Item 5.02
Departure of Directors or Certain Officers; Election of Directors; Appointment of Certain Officers; Compensatory Arrangements of Certain Officers
Mr. Lamadrid, 46, was appointed to serve as our President and CFO commencing on December 1, 2017. He has more than 15 years of executive management experience in public and private companies. Mr. Lamadrid was the founder and CEO of Pure Harvest Cannabis Producers, Inc. during 2017. Between 2012 and 2016, Mr. Lamadrid served first as the CFO and then as a member of the U.S. Senior Executive Management Team at ARRI Rental, a leading provider of camera, grip and lighting equipment. From 2002 until 2012, Mr. Lamadrid was CFO of CytoSorbents Corporation, a publicly traded critical-care immunotherapy company treating patients with life threatening illnesses, where he was a key member of the management team that built operations from early start-up through commercialization, setting strategic direction, taking the company public, raising over $60 million in equity, and achieving regulatory marketing approval. Mr. Lamadrid earned an MBA in Management and Finance from the NYU Stern School of Business.
Effective November 30, 2017, the Company and Mr. Lamadrid entered into a one-year employment agreement. Pursuant to the agreement, Mr. Lamadrid commenced serving as the Company's President and Chief Financial Officer on December 1, 2017. Under the agreement, Mr. Lamadrid is entitled to receive an annual salary of $175,000. Further, he is entitled to receive a performance bonus equal to 2% of the Company's annual EBITDA, and annual restricted stock awards of the Company's common stock in an amount equal to 3% of its annual EBITDA. Additionally, Mr. Lamadrid is entitled to a one-time signing bonus of 500,000 shares of restricted common stock of the Company, which shall become fully vested one year from the effective date of the agreement. Effective December 1, 2017, and in connection with the employment agreement, Mr. Lamadrid and the Company entered into a Confidentiality, Non-Compete and Proprietary Rights Agreement. Pursuant thereto, Mr. Lamadrid agreed (i) not to compete with the Company during the term of his employment and, unless he is terminated without cause by the Company or terminates his employment agreement with the mutual consent of the Company, for a period of one year thereafter, (ii) not to release or disclose the Company's confidential information, and (iii) to assign the rights to all work product to the Company, among other terms.
On December 4, 2017, following Mr.
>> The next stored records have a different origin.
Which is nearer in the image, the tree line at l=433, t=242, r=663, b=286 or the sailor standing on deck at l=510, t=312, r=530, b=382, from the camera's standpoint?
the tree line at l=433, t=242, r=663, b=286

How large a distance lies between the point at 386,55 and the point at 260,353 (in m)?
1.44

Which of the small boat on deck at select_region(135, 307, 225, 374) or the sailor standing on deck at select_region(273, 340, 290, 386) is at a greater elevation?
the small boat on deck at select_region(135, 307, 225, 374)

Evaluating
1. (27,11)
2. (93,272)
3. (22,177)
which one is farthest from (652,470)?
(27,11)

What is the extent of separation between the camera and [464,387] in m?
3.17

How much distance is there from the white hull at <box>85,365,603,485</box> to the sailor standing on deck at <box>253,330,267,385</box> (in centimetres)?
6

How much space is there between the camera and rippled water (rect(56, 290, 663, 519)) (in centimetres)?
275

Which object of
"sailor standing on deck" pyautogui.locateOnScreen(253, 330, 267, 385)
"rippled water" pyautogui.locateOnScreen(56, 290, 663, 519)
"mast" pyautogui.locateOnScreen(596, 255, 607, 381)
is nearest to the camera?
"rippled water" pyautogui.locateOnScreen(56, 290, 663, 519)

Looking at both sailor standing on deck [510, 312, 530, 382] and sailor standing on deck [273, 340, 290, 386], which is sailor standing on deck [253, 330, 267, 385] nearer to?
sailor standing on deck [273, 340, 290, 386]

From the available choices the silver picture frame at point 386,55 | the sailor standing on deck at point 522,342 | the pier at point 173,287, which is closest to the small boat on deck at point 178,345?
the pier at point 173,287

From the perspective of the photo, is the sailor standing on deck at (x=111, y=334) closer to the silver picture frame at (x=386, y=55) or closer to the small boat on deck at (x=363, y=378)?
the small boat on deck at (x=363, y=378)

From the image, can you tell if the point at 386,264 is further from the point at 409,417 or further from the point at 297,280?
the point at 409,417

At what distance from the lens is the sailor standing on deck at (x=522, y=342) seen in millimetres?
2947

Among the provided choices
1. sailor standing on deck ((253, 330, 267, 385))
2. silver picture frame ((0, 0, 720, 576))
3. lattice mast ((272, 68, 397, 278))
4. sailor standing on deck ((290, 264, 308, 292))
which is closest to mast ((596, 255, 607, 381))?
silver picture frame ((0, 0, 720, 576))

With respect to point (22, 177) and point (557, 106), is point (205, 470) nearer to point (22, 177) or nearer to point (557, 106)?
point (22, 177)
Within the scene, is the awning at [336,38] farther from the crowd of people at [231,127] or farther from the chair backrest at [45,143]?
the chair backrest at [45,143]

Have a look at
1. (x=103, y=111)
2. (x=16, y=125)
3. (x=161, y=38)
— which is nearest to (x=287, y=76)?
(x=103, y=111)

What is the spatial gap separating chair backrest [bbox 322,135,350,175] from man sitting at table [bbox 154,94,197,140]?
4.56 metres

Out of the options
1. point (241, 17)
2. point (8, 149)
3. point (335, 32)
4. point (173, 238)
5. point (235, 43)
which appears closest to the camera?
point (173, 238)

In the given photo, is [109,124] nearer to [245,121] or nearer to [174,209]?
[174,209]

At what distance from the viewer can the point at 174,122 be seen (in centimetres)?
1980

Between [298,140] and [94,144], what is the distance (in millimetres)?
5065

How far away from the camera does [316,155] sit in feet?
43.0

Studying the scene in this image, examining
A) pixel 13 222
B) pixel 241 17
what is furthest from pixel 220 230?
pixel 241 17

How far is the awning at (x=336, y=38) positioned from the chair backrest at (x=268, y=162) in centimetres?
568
Lamadrid’s appointment as President and Chief Financial Officer, the Company entered into a definitive Membership Interest Purchase Agreement (the “Acquisition Agreement”) with Alternative Solutions, LLC (“Alternative Solutions”), the owner of three entities that operate a vertically integrated cannabis business in Las Vegas, Nevada and currently generate revenues from one dispensary of approximately $21,000 per day (the “Oasis Acquisition”). Mr. Lamadrid was instrumental in introducing the Company to the principals of Alternative Solutions. In connection with such introduction, Mr. Lamadrid was granted 500,000 shares of restricted stock of the Company, which will vest upon the Company’s payment of the next installment due under the Acquisition Agreement, which is expected to occur in January 2018. The details of the Acquisition Agreement and the Oasis Acquisition will be described by the Company in a separate Current Report on Form 8-K.